I see before me the Gladiator lie.

Stanza cxl. line 1.

2

Whether the wonderful statue which suggested this image be a laquearian gladiator, which in spite of Winkelmann's criticism has been stoutly maintained,' or whether it be a Greek herald, as that great antiquary positively asserted, or whether it is to be thought a Spartan or barbarian shieldbearer, according to the opinion of his Italian editor,3 it must assuredly seem a copy of that masterpiece of Ctesilaus which represented "a wounded man dying who perfectly expressed what there remained of life in him."4 Montfaucon and Maffei thought it the identical statue; but that statue was of bronze. The gladiator was once in the villa Ludovizi, and was bought by Clement XII. The right arm is an entire restoration of Michael Angelo.7

1 By the Abate Bracci, dissertazione supra un clipeo votivo, &c. Preface, pag. 7. who accounts for the cord round the neck, but not for the horn, which it does not appear the gladiators themselves ever used. Note A, Storia delle arti, tom. ii. p. 205.
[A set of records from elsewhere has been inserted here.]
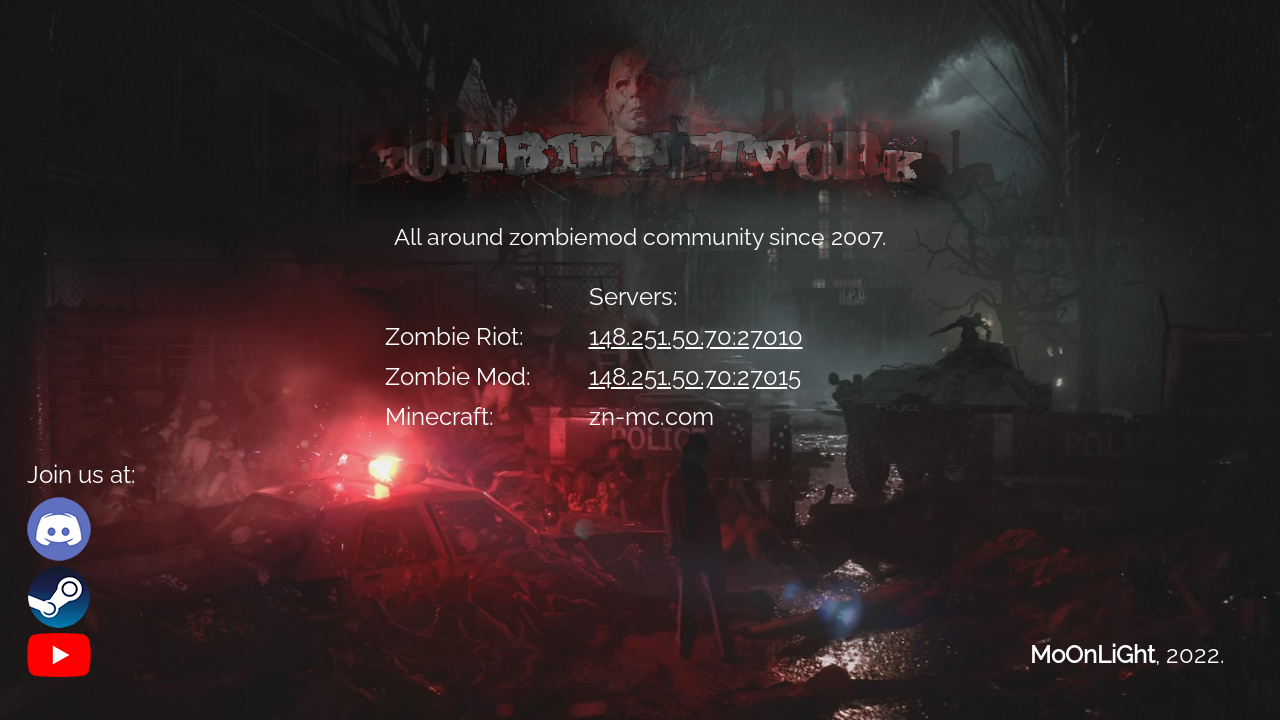

--- FILE ---
content_type: text/html
request_url: https://zombienetwork.net/
body_size: 1196
content:
<!DOCTYPE html>
<html>
<head>
<meta http-equiv="Content-Type" content="text/html; charset=UTF-8"><title>ZombieNetwork</title>
<meta name="viewport" content="width=device-width, initial-scale=1">
<link rel="icon" href="/favicon.ico" type="image/x-icon">
<link rel="apple-touch-icon" sizes="180x180" href="/apple-touch-icon.png">
<link rel="icon" type="image/png" sizes="32x32" href="/favicon-32x32.png">
<link rel="icon" type="image/png" sizes="16x16" href="/favicon-16x16.png">
<link rel="manifest" href="/site.webmanifest">
<link rel="mask-icon" href="/safari-pinned-tab.svg" color="#5bbad5">
<meta name="msapplication-TileColor" content="#da532c">
<meta name="theme-color" content="#ffffff">
<link rel="stylesheet" href="css/w3.css">
<link rel="stylesheet" href="css/fonts.css">
<style>
body,h1 {font-family: "Raleway", sans-serif}
body, html {height: 100%}
.bgimg {
  background-image: url("pics/bg.jpg");
  min-height: 100%;
  background-position: center;
  background-size: cover;
}

	p {
    font-family: "Raleway", sans-serif; 
    font-size: 17pt; /* Font size in pt */ 
   }
</style>
</head>
<body>



<div class="bgimg w3-display-container w3-animate-opacity w3-text-white">
  <div class="w3-display-center w3-padding-large w3-xlarge"> 
    <p align="center"><img src="pics/logo.png" width="800" height="185"><br>
    All around zombiemod community since 2007.    </p>
    <div align="center">
      <table width="42%" border="0">
        <tr> 
          <td>&nbsp;</td>
          <td>Servers:</td>
          <td>&nbsp;</td>
        </tr>
        <tr> 
          <td>Zombie Riot:</td>
          <td><a href="steam://connect/148.251.50.70:27010">148.251.50.70:27010</a><br>
          </td>
          <td>&nbsp;</td>
        </tr>
        <tr> 
          <td>Zombie Mod:</td>
          <td><a href="steam://connect/148.251.50.70:27015">148.251.50.70:27015</a></td>
          <td>&nbsp;</td>
        </tr>
        <tr> 
          <td>Minecraft:</td>
          <td>zn-mc.com</td>
          <td>&nbsp;</td>
        </tr>
      </table>
      <p><br>
      </p>
      <table width="90%" border="0" class="w3-bottom">
        <tr> 
          <td>Join us at:</td>
          <td>&nbsp;</td>
          <td>&nbsp;</td>
        </tr>
        <tr> 
          <td><a href="https://discord.com/invite/hwMBNYf" target="new"><img src="pics/discord.png" width="64" height="64"></a></td>
          <td>&nbsp;</td>
          <td>&nbsp;</td>
        </tr>
        <tr> 
          <td><a href="https://steamcommunity.com/groups/z0mbienetwork" target="new"><img src="pics/steam.png" width="64" height="64"></a></td>
          <td>&nbsp;</td>
          <td>&nbsp;</td>
        </tr>
        <tr>
          <td><a href="https://www.youtube.com/@Zombienetwork" target="new"><img src="pics/youtube.png" width="64" height="44"></a></td>
          <td>&nbsp;</td>
          <td><div align="right"><b>MoOnLiGht</b>, 2022.<img src="pics/clear.png" alt="" width="76" height="20"></div></td>
        </tr>
        <tr>
          <td>&nbsp;</td>
          <td>&nbsp;</td>
          <td><img src="pics/clear.png" width="20" height="20"></td>
        </tr>
      </table>
      <p>&nbsp;</p>
    </div>
    <p align="center">&nbsp;</p>
  </div>
  <div class="w3-display-bottomright w3-padding-large">
<div>

  </div>
</div>




</div></body></html>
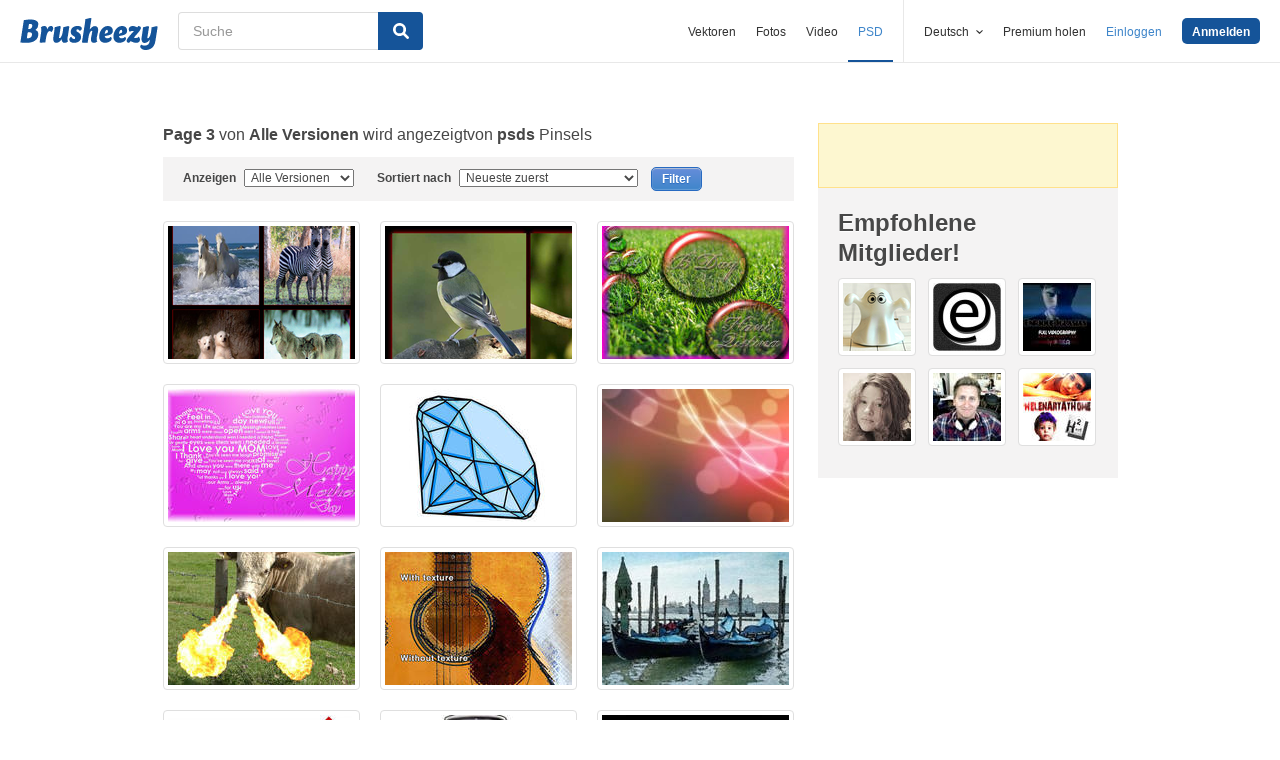

--- FILE ---
content_type: text/plain;charset=UTF-8
request_url: https://c.pub.network/v2/c
body_size: -262
content:
1f502273-b7c2-4f0a-8bdb-a81dba85eae7

--- FILE ---
content_type: text/plain;charset=UTF-8
request_url: https://c.pub.network/v2/c
body_size: -112
content:
47b7a9d3-3519-4a7e-9bd0-59c1a14eca9e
2 Either Polifontes, herald of Laius, killed by Edipus; or Cepreas, herald of Euritheus, killed by the Athenians when he endeavoured to drag the Heraclidæ from the altar of mercy, and in whose honour they instituted annual games, continued to the time of Hadrian; or Anthemocritus, the Athenian herald, killed by the Megarenses, who never recovered the impiety. See Storia, delle arti, &c. tom. ii. pag. 203, 204, 205, 206, 207. lib. ix. cap.ii. 3 Storia, &c. tom. ii. p. 207. Not. (A).

4 "Vulneratum deficientem fecit in quo possit intelligi quantum restat animæ." Plin. Nat. Hist. lib. xxxiv. cap. 8.

5 Antiq. tom. iii. par. 2. tab. 155.

6 Racc. stat. tab. 64.

7 Mus. Capitol. tom. iii. p. 154. edit. 1755.